• _Task to complete_
Reproduce only the lines from the line containing "Approximately how far" to the end of the entries below, including both of those lines.

• _Working data_

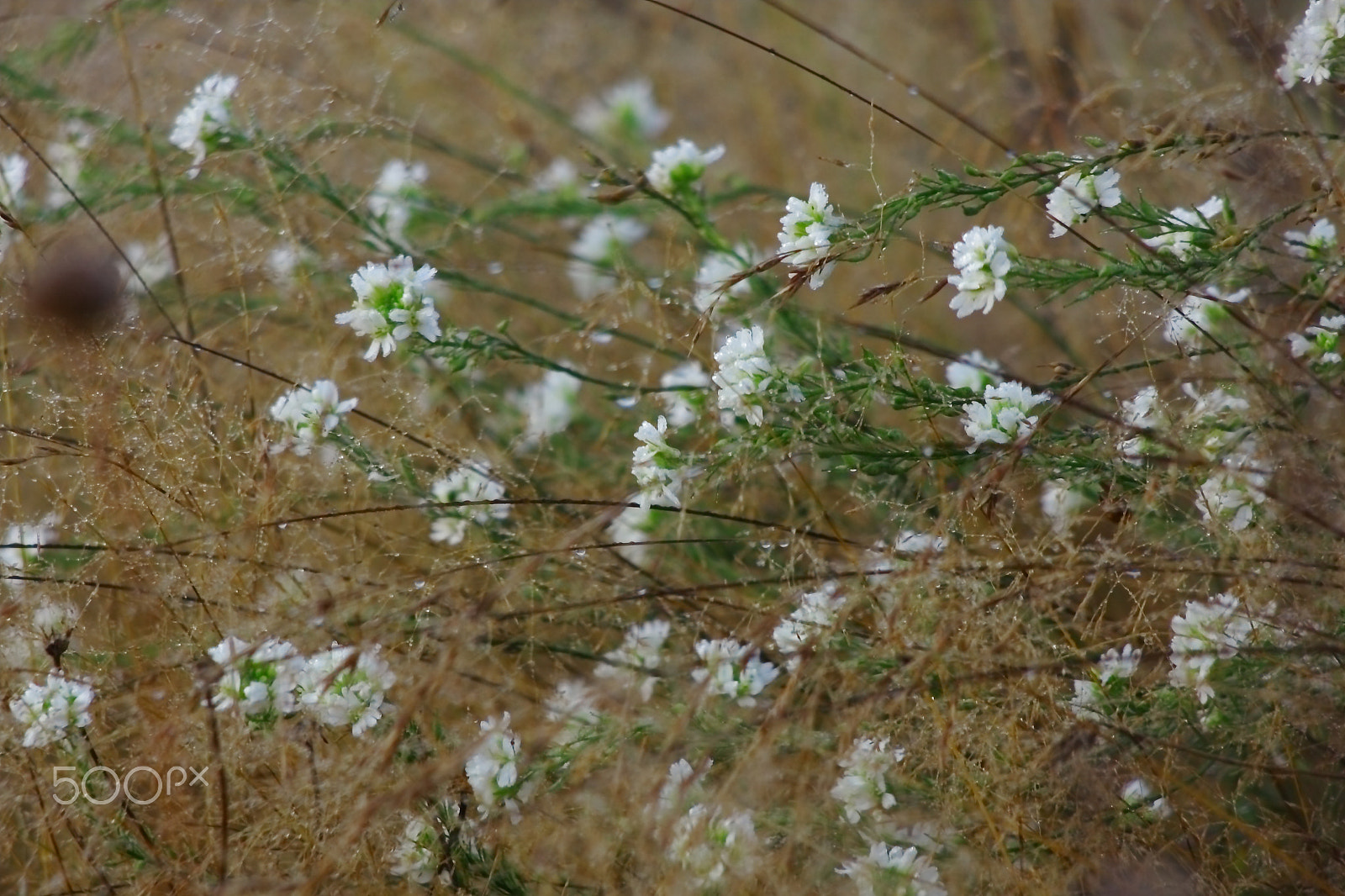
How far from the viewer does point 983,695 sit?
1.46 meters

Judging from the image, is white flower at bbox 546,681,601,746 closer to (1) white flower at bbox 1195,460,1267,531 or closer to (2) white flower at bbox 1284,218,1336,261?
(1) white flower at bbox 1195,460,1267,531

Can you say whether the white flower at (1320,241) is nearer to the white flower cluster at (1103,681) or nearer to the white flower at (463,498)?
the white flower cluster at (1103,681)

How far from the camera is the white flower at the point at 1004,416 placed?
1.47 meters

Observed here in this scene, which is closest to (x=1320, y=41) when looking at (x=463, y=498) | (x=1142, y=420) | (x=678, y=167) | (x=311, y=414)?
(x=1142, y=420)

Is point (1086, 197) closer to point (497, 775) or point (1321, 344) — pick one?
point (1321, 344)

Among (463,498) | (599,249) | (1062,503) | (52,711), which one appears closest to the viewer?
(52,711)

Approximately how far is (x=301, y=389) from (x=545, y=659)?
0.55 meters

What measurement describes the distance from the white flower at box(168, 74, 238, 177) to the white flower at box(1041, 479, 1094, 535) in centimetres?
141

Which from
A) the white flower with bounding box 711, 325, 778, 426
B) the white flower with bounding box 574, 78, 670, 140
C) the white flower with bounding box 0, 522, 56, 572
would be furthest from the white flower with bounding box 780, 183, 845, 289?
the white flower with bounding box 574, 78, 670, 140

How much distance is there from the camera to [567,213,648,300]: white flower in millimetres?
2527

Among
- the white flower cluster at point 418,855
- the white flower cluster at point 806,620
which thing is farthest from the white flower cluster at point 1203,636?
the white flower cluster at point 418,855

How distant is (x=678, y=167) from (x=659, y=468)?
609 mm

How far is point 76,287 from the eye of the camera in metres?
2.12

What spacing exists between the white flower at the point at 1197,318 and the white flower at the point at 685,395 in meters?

• _Result for this exercise_
Approximately how far is (x=301, y=389) from (x=545, y=659)?
0.55 meters

What measurement describes the distance from the white flower at box(168, 74, 238, 177) to the white flower at box(1041, 479, 1094, 535) in centimetres?
141

Which from
A) the white flower with bounding box 711, 325, 778, 426
B) the white flower with bounding box 574, 78, 670, 140
C) the white flower with bounding box 0, 522, 56, 572
would be furthest from the white flower with bounding box 780, 183, 845, 289?
the white flower with bounding box 574, 78, 670, 140

How much distance is there from the camera to [567,213,648,300]: white flower in millimetres?
2527

Among
- the white flower cluster at point 418,855
- the white flower cluster at point 806,620
which thing is farthest from the white flower cluster at point 1203,636?
the white flower cluster at point 418,855

How distant is (x=678, y=167) from (x=659, y=468)?
609 mm

How far is point 76,287 from the eye of the camera in metres?
2.12

What spacing exists between the white flower at the point at 1197,318 and the white flower at the point at 685,395 in meters?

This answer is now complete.